Optimism on growth

February 28, 2015 12:37 am | Updated November 28, 2021 11:38 am IST

Chief Economic Adviser Arvind Subramanian’s first Economic Survey is notable for three main reasons. First, the overall sense of optimism that it exudes — and justifiably so — on the economy and its prospects in the medium term. Second, the emphasis on fiscal discipline, quality of expenditure and public investment, mainly in the Railways, to give a boost to the economy. And finally, the thrust on Prime Minister Narendra Modi’s pet schemes of Jan Dhan Yojana and Direct Benefit Transfers as means of eliminating leakages in the subsidy mechanism and ensuring that subsidies reach those who deserve it. Alongside, Mr. Subramanian has also raised a question mark over the new data series on GDP growth announced a couple of weeks ago, pointing out that India is not a ‘tiger economy’ yet as the data would have us believe. India’s is a recovering economy rather than a surging one, the Survey says, pointing out that the numbers seem difficult to reconcile with other developments in the economy. Other major economic data such as on industrial output and trade and agriculture, coupled with anecdotal evidence, point to an economy that is on the mend gradually and not to one that is galloping away on growth. That said, there is little reason to question the Survey’s conclusion that India is now in a sweet spot thanks to a government that has a mandate for reform and a benign external environment that has had a favourable impact on the current account deficit (CAD) and inflation. Indeed, if India does achieve the projected CAD of 1 per cent in 2015-16, that would be in large part due to the falling commodity prices, particularly of crude oil.

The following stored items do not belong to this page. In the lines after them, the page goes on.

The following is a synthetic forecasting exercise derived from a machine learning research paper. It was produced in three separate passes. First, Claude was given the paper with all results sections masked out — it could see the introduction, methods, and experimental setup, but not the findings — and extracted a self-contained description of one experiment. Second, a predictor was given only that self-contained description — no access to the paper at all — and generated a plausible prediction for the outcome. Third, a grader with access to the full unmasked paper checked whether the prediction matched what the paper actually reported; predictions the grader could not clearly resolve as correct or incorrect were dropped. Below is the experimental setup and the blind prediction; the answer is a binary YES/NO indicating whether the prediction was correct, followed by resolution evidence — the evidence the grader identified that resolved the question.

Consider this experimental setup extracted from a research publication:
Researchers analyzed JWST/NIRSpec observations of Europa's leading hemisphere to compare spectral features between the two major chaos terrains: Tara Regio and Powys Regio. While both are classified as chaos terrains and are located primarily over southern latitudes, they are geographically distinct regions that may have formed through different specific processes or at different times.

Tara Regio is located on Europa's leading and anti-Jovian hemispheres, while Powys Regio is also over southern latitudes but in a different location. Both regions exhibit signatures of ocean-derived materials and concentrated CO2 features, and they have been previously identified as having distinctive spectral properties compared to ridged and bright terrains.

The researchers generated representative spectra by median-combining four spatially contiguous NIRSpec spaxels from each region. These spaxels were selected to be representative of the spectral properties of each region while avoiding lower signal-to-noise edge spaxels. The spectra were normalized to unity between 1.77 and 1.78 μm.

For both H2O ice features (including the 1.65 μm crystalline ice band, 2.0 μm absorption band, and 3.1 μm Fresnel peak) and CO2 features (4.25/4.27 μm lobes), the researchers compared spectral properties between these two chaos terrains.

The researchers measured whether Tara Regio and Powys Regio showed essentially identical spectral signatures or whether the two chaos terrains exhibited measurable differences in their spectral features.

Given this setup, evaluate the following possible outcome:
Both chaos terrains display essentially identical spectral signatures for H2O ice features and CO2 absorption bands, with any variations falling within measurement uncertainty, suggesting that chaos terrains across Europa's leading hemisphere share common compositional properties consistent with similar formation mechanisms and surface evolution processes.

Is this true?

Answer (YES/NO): NO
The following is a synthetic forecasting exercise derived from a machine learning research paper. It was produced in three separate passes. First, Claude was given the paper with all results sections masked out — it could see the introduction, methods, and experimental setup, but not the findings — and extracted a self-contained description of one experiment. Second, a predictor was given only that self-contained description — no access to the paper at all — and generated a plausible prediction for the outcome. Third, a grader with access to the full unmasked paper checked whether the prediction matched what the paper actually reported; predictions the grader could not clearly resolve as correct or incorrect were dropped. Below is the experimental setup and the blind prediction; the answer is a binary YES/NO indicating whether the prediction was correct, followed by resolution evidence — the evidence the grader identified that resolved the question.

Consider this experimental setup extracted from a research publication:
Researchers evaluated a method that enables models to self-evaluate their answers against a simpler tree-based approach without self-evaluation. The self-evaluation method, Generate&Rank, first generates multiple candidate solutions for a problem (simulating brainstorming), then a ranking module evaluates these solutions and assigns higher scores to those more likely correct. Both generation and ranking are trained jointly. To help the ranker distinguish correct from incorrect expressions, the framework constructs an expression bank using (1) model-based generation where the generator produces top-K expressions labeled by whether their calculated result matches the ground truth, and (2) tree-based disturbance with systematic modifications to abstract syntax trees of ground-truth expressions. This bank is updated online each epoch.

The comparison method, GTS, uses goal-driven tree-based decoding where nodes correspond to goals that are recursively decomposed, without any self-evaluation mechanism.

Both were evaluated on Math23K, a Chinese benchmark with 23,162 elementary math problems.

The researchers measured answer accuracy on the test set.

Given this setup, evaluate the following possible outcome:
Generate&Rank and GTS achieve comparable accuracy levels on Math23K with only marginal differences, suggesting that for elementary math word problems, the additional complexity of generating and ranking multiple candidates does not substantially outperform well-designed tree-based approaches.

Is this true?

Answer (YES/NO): NO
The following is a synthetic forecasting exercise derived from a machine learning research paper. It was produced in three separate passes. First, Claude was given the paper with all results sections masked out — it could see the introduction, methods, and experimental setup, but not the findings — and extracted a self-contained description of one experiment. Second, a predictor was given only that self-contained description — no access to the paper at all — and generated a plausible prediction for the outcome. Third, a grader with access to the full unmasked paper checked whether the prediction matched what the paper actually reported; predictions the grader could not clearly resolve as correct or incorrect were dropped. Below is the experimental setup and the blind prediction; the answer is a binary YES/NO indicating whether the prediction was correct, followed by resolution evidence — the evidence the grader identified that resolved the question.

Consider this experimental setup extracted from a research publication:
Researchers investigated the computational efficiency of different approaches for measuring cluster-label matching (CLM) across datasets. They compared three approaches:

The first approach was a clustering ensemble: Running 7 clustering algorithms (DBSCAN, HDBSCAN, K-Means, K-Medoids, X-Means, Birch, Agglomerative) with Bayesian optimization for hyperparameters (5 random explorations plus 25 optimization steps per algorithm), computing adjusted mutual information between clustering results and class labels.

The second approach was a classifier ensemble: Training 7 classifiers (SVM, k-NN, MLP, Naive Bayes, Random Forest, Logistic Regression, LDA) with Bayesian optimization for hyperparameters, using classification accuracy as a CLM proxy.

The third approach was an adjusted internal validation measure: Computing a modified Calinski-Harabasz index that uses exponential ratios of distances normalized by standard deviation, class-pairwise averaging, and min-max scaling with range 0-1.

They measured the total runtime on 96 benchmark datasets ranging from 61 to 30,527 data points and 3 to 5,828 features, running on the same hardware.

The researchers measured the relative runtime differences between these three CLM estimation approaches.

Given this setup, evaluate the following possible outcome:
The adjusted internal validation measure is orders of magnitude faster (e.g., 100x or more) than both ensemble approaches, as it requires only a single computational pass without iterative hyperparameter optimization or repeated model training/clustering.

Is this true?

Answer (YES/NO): YES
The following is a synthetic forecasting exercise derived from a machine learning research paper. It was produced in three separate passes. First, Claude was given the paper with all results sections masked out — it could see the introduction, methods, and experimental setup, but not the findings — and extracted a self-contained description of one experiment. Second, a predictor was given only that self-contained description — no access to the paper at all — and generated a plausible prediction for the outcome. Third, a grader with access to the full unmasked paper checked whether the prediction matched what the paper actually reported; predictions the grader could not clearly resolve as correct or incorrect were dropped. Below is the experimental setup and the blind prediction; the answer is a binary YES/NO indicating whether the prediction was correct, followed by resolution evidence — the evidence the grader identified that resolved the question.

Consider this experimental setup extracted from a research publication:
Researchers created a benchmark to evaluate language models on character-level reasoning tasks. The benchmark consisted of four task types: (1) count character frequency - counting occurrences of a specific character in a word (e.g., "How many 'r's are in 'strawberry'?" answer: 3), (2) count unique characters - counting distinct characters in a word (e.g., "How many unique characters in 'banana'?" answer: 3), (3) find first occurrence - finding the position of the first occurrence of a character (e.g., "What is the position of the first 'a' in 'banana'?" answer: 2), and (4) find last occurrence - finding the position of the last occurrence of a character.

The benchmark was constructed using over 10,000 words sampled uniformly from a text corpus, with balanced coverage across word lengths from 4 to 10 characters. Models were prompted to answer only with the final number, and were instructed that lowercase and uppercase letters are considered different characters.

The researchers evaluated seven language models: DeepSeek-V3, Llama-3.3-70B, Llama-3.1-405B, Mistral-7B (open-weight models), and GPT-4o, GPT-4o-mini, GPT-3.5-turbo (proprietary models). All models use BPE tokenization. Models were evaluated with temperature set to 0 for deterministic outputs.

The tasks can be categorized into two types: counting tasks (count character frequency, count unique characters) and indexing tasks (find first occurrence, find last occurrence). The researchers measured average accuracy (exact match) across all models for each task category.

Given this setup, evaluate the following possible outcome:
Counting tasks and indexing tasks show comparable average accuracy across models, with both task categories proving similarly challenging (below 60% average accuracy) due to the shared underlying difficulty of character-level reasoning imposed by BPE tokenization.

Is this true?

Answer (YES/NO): NO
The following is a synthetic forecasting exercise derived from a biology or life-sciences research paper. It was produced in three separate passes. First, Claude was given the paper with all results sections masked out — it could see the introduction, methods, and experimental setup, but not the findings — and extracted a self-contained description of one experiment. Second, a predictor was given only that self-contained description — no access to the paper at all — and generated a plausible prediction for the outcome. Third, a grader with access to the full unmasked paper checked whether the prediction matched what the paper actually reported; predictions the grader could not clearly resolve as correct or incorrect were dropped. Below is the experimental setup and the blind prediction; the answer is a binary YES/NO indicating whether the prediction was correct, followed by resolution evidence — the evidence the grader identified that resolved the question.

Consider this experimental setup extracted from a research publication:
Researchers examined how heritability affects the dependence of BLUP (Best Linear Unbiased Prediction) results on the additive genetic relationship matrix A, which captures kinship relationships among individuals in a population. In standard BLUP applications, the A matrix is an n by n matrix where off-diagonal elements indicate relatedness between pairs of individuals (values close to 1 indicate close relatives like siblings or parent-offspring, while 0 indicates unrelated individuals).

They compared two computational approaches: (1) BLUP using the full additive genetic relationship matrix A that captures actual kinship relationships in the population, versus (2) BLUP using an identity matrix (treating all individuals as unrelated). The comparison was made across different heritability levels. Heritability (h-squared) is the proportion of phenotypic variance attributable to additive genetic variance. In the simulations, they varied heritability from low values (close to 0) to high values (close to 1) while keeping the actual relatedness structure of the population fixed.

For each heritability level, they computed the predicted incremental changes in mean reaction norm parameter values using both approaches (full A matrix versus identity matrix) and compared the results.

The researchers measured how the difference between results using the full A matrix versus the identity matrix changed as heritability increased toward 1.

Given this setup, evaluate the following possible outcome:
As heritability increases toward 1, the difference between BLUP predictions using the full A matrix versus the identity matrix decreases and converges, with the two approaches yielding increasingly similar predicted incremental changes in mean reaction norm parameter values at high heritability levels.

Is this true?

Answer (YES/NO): YES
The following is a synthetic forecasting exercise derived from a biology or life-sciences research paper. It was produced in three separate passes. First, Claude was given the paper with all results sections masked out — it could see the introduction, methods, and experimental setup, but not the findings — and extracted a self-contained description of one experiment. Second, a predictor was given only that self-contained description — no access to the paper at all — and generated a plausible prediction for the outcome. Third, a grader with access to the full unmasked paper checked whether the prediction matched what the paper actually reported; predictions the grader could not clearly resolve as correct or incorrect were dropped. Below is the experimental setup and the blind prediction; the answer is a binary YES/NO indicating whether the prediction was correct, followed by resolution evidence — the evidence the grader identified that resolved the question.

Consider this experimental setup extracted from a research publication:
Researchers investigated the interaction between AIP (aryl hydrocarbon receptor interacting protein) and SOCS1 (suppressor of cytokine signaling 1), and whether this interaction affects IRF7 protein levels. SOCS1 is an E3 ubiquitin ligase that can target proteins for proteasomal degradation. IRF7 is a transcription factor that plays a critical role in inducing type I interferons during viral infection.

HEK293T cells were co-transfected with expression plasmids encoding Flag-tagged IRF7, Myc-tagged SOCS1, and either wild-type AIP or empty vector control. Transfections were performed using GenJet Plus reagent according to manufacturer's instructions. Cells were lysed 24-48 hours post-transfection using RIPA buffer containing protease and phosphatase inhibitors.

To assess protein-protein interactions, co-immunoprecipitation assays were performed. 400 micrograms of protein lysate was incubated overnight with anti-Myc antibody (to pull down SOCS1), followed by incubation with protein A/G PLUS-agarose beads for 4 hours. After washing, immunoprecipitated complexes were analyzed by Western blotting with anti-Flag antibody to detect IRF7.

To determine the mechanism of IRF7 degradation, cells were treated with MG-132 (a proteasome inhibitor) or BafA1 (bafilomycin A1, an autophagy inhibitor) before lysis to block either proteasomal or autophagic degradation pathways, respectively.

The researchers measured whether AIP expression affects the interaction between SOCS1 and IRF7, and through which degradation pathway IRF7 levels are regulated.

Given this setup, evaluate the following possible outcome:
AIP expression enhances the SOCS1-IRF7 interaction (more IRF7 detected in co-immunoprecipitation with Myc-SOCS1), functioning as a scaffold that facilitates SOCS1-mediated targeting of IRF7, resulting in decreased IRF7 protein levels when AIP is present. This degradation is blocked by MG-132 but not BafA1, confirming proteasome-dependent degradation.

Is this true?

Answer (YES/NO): YES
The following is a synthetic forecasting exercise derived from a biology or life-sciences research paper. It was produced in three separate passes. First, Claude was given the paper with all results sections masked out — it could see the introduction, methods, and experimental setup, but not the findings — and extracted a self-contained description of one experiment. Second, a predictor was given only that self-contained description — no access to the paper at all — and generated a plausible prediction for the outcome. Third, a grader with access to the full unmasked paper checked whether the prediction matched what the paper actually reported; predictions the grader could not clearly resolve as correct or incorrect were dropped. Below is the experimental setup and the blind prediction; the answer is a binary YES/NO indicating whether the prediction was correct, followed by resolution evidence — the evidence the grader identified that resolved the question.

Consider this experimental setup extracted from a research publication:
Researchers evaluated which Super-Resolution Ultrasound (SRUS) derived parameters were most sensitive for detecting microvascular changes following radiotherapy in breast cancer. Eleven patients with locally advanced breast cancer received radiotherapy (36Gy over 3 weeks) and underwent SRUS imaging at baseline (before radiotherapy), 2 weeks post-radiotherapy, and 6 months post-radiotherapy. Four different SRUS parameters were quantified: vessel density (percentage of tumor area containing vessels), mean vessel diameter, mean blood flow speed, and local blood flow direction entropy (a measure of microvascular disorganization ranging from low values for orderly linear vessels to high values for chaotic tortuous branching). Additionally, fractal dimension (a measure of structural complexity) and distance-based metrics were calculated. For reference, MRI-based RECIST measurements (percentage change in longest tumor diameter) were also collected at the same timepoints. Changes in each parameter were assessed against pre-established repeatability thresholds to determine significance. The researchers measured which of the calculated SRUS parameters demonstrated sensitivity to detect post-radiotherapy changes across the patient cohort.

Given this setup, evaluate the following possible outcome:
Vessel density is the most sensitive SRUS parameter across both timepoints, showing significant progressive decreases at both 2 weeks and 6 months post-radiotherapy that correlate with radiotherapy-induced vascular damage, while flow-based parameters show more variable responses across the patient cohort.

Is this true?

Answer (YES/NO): NO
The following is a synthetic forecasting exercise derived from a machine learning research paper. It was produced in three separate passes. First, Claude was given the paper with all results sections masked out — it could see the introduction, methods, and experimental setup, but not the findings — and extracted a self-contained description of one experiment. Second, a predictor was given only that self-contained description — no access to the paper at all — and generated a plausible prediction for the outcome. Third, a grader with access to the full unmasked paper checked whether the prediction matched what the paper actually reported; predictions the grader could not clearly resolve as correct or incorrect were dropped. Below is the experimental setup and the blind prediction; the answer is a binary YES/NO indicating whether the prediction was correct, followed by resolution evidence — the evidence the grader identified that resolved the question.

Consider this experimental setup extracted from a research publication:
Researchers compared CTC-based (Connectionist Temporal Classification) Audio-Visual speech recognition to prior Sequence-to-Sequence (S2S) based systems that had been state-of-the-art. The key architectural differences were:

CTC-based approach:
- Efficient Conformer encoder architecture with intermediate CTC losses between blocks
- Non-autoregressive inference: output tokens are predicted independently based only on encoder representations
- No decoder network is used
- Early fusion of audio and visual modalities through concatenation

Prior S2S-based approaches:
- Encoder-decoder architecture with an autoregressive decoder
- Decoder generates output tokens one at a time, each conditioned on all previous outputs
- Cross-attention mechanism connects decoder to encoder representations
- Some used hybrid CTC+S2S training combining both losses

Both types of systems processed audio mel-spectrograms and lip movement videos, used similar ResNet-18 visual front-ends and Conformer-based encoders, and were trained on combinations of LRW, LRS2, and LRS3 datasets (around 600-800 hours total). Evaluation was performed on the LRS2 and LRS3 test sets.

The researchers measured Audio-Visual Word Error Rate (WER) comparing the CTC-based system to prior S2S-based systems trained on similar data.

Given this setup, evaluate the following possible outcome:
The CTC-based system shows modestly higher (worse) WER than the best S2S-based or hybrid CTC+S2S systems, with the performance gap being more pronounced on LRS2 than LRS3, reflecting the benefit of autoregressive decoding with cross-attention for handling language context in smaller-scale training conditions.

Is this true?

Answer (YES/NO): NO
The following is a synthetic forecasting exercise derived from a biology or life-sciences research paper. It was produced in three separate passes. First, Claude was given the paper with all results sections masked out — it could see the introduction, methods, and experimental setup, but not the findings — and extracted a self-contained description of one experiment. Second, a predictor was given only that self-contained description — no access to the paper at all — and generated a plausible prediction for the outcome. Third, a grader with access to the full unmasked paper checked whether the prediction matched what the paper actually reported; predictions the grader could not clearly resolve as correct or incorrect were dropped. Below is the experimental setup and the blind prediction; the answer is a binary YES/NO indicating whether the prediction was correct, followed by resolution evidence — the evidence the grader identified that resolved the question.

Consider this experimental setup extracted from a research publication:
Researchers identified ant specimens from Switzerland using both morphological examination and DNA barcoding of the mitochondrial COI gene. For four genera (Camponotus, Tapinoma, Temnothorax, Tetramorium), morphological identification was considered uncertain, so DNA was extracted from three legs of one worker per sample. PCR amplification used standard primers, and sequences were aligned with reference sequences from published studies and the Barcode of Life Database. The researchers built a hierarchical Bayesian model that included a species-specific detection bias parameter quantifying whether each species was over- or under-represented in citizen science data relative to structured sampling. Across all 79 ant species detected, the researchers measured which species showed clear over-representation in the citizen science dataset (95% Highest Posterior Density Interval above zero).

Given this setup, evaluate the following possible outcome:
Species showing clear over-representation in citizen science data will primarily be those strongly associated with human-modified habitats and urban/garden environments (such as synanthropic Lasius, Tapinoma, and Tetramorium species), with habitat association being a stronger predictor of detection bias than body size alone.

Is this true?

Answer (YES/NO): NO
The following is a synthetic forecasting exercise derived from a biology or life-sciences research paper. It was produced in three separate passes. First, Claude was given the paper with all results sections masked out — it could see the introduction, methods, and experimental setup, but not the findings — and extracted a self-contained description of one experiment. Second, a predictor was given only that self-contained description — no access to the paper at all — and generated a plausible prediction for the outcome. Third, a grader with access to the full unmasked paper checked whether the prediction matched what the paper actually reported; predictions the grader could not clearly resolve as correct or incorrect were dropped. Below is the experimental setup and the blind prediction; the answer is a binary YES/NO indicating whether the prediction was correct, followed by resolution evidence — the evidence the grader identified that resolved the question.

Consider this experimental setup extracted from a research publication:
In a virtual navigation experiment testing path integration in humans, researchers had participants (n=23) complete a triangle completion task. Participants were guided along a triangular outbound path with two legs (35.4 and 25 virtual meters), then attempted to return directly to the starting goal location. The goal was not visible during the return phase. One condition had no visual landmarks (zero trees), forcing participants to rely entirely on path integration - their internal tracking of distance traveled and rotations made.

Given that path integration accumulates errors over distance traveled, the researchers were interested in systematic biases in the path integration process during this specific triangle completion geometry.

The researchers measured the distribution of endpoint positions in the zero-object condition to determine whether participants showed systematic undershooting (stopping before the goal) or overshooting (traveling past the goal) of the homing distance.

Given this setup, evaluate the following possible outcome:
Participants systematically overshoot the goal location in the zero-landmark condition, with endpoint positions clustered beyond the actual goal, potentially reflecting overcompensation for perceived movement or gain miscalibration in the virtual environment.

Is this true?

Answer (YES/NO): YES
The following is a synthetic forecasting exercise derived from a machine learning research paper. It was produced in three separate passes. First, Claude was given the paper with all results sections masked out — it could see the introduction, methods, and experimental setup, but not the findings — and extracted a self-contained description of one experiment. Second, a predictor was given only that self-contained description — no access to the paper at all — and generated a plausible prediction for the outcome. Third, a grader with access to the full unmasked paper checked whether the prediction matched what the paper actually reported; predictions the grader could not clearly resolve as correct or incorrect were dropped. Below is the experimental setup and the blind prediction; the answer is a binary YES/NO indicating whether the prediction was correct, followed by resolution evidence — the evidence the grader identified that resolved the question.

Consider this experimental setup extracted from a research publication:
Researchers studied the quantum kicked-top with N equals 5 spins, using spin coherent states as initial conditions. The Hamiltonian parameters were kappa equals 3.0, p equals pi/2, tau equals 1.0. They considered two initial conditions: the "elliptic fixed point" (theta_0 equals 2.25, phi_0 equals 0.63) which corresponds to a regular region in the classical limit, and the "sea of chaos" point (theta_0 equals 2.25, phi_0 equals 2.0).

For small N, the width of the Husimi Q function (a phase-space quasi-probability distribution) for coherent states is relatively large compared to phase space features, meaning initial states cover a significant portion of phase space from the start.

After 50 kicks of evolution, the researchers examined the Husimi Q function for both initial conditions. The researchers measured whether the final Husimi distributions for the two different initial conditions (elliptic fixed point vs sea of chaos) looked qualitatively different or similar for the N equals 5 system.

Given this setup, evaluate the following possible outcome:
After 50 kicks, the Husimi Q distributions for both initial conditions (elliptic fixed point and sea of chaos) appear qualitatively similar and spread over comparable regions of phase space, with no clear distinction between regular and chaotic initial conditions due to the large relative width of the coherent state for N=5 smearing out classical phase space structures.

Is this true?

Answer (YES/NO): YES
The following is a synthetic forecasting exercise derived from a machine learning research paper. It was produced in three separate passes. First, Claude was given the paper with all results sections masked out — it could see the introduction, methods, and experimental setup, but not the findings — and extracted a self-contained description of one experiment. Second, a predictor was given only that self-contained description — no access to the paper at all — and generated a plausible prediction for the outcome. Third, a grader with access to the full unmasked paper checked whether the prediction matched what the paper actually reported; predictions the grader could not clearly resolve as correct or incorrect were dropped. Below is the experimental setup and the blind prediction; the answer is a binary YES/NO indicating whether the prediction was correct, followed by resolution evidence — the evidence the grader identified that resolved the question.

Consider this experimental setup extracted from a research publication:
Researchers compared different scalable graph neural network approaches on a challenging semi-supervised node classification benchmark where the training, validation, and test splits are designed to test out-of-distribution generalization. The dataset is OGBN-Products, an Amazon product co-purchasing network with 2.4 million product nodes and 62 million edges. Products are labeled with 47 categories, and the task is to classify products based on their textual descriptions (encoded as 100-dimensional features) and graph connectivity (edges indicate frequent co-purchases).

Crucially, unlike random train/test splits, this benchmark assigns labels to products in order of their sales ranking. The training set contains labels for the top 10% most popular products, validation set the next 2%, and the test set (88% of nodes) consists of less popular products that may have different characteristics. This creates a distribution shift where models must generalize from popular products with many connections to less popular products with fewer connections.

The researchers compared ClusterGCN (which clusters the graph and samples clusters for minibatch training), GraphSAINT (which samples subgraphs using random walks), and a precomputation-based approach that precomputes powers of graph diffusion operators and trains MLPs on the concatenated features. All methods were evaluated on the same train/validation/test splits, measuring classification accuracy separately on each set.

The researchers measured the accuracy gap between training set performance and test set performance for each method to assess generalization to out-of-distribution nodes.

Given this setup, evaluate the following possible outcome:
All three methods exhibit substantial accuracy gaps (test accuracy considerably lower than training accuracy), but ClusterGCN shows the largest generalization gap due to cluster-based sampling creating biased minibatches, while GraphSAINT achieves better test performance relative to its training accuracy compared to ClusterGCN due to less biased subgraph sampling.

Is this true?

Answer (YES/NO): NO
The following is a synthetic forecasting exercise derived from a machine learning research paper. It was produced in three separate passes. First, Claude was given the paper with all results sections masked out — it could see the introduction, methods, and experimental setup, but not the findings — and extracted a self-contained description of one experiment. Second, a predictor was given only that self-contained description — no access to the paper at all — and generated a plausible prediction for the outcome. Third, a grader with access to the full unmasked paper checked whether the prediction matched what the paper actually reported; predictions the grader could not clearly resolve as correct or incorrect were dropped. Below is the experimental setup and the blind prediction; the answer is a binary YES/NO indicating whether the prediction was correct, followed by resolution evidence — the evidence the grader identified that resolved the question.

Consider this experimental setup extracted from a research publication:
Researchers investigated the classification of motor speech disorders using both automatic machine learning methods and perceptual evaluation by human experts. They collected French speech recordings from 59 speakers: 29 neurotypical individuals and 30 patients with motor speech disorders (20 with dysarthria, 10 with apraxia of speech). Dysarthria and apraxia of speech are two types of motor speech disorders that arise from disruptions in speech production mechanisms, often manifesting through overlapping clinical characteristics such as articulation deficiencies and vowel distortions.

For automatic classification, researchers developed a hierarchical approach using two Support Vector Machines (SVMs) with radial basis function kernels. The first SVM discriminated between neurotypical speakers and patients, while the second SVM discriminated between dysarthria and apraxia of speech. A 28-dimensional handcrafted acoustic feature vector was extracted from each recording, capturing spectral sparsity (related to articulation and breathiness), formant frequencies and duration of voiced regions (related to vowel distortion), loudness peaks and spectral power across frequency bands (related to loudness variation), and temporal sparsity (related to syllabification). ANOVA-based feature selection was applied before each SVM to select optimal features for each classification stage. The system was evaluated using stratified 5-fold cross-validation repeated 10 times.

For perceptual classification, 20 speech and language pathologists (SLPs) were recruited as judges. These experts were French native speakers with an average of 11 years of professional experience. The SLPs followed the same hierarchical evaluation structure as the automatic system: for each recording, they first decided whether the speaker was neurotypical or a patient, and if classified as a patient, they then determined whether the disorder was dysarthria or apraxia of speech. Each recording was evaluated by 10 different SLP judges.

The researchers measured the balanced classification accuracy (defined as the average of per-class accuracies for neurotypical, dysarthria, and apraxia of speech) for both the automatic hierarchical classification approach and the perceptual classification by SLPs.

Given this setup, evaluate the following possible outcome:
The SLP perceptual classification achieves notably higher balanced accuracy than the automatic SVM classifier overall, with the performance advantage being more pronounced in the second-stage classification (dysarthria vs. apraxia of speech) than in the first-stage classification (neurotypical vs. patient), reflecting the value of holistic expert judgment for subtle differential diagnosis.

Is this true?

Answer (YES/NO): NO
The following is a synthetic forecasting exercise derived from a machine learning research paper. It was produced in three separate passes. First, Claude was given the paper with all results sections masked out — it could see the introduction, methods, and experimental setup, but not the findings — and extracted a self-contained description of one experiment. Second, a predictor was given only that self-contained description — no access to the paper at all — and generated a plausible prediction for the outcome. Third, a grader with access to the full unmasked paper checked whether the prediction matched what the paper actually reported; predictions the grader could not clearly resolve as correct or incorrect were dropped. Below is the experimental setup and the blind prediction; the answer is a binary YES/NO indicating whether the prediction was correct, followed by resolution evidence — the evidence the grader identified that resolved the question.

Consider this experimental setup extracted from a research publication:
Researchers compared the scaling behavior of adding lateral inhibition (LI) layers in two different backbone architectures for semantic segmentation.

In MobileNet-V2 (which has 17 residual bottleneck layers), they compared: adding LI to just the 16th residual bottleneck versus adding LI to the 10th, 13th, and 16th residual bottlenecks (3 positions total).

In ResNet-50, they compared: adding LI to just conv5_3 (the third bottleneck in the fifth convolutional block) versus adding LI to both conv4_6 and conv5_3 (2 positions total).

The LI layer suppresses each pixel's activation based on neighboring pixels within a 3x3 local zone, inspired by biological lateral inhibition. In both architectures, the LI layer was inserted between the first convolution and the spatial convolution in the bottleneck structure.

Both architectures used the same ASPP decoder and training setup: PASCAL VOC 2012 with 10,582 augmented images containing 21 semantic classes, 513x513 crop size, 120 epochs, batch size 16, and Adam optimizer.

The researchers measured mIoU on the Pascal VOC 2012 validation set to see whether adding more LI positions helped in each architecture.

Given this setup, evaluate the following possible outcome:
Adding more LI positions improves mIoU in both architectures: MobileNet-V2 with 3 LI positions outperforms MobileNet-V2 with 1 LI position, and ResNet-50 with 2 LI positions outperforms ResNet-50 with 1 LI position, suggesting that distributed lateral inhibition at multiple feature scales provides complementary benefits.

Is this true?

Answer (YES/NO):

The Survey’s projection of a 8.1-8.5 per cent GDP growth in 2015-16 is credible given the present economic environment, though the bets would be more on the lower end of the band. Mr. Subramanian has reiterated his advocacy for public investment to act as a booster dose. And, interestingly, he has picked on the Railways as the “growth locomotive”, arguing that reversing the cycle of underinvestment in the Railways can do wonders to the economy. This ties in with this week’s Railway budget and its emphasis on long-term investment; in fact, it is tempting to conclude that the increase in gross budgetary support to the Railways by a third to about Rs.40,000 crore is evidence of this policy in action. Railways could be to the Narendra Modi government what roads were to the Vajpayee administration. The Survey has clear advice for Finance Minister Arun Jaitley: control expenditure through subsidy reduction, improve the quality of expenditure by spending more on investment and less on consumption and borrowing only for investment. Will Mr. Jaitley act on this in his Budget today?